▶ _Supplied information_
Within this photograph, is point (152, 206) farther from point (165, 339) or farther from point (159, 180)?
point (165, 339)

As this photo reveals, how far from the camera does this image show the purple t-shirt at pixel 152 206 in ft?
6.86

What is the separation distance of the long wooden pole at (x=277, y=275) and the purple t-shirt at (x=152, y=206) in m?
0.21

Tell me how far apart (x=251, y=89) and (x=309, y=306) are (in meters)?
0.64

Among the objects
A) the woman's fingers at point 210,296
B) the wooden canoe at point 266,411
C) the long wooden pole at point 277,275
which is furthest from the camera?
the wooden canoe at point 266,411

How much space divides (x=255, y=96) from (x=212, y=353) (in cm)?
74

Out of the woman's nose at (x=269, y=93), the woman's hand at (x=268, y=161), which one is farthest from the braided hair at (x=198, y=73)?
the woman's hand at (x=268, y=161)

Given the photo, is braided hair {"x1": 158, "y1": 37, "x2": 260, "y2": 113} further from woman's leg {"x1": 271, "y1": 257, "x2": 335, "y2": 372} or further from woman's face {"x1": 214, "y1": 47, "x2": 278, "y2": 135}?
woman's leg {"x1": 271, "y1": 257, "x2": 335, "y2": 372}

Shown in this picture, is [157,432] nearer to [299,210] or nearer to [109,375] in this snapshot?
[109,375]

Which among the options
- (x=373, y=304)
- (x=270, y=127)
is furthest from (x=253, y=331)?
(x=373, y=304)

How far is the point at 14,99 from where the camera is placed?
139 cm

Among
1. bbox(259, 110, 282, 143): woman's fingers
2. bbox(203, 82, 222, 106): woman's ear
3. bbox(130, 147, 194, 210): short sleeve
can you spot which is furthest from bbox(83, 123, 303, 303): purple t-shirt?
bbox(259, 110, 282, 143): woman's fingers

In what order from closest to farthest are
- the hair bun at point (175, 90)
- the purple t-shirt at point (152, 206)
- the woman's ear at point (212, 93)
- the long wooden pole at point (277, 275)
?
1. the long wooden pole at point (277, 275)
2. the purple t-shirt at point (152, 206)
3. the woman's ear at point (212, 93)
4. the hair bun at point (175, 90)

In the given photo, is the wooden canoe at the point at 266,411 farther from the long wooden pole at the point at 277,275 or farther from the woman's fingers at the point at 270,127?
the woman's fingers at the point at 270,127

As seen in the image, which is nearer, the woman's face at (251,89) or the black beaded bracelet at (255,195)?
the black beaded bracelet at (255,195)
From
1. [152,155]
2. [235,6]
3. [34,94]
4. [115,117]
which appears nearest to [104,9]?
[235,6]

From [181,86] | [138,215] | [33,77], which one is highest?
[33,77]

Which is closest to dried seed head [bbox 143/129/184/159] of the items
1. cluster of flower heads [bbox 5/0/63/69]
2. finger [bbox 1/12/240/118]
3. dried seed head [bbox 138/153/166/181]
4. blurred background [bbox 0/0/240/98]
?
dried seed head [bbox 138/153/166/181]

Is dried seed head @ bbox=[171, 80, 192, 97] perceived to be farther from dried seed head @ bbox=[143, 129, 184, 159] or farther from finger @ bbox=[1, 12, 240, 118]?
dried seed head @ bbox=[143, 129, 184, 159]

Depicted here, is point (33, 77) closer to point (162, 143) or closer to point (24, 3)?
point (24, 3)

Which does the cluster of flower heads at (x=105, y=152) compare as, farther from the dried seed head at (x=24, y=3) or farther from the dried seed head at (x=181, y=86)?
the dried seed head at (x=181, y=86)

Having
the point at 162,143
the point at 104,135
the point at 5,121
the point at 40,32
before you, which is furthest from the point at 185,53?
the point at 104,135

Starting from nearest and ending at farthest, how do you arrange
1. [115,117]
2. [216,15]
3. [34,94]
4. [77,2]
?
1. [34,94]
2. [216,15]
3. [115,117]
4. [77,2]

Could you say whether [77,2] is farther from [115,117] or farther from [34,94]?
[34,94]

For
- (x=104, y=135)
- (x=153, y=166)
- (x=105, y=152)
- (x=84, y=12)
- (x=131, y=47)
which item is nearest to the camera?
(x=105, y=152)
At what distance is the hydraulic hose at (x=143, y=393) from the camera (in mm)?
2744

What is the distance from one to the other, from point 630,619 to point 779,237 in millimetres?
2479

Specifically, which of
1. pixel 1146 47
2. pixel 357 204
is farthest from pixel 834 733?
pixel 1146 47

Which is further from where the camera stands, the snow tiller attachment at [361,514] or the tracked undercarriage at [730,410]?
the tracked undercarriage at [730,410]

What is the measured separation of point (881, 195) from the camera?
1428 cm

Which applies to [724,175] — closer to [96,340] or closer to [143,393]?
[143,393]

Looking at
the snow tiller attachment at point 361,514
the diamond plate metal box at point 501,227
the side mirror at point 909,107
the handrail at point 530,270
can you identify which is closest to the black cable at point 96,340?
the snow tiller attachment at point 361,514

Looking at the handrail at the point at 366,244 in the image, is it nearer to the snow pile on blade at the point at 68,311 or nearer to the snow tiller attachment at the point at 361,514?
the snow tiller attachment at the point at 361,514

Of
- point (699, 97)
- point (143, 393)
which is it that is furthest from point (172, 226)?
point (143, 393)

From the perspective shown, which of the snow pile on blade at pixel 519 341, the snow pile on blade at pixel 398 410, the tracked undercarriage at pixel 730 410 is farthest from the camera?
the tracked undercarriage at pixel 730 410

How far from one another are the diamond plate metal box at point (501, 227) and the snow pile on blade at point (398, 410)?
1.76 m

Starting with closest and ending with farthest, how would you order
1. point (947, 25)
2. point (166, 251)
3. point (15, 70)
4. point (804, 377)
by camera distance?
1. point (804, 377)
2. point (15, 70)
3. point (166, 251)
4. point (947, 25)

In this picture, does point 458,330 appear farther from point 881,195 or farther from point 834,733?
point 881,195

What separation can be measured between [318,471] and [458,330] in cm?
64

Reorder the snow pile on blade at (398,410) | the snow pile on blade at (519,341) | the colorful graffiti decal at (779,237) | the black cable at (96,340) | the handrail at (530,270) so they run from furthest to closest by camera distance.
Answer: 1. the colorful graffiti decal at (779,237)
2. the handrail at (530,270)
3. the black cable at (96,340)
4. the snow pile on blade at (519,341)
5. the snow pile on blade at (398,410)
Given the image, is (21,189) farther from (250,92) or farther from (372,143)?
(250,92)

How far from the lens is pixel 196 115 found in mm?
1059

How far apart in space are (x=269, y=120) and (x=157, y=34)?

▶ _Description of the task_
Reproduce the lines word for word, starting at the one holding "From the perspective" and ending at the final line of the material above.

▶ _Solution_
From the perspective shown, which of the snow pile on blade at pixel 519 341, the snow pile on blade at pixel 398 410, the tracked undercarriage at pixel 730 410 is farthest from the camera?
the tracked undercarriage at pixel 730 410

How far from one another are the diamond plate metal box at point (501, 227) and the snow pile on blade at point (398, 410)?
1.76 m

Starting with closest and ending with farthest, how would you order
1. point (947, 25)
2. point (166, 251)
3. point (15, 70)
4. point (804, 377)
by camera distance?
1. point (804, 377)
2. point (15, 70)
3. point (166, 251)
4. point (947, 25)

In this picture, does point 458,330 appear farther from point 881,195 or farther from point 834,733?
point 881,195

What separation can be measured between [318,471] and [458,330] in cm?
64

Reorder the snow pile on blade at (398,410) | the snow pile on blade at (519,341) | the colorful graffiti decal at (779,237) | the black cable at (96,340) | the handrail at (530,270) so they run from furthest to closest by camera distance.
Answer: 1. the colorful graffiti decal at (779,237)
2. the handrail at (530,270)
3. the black cable at (96,340)
4. the snow pile on blade at (519,341)
5. the snow pile on blade at (398,410)
Given the image, is (21,189) farther from (250,92) or farther from (372,143)?
(250,92)

How far from the lens is pixel 196 115 found in mm?
1059

How far apart in space are (x=269, y=120) and (x=157, y=34)?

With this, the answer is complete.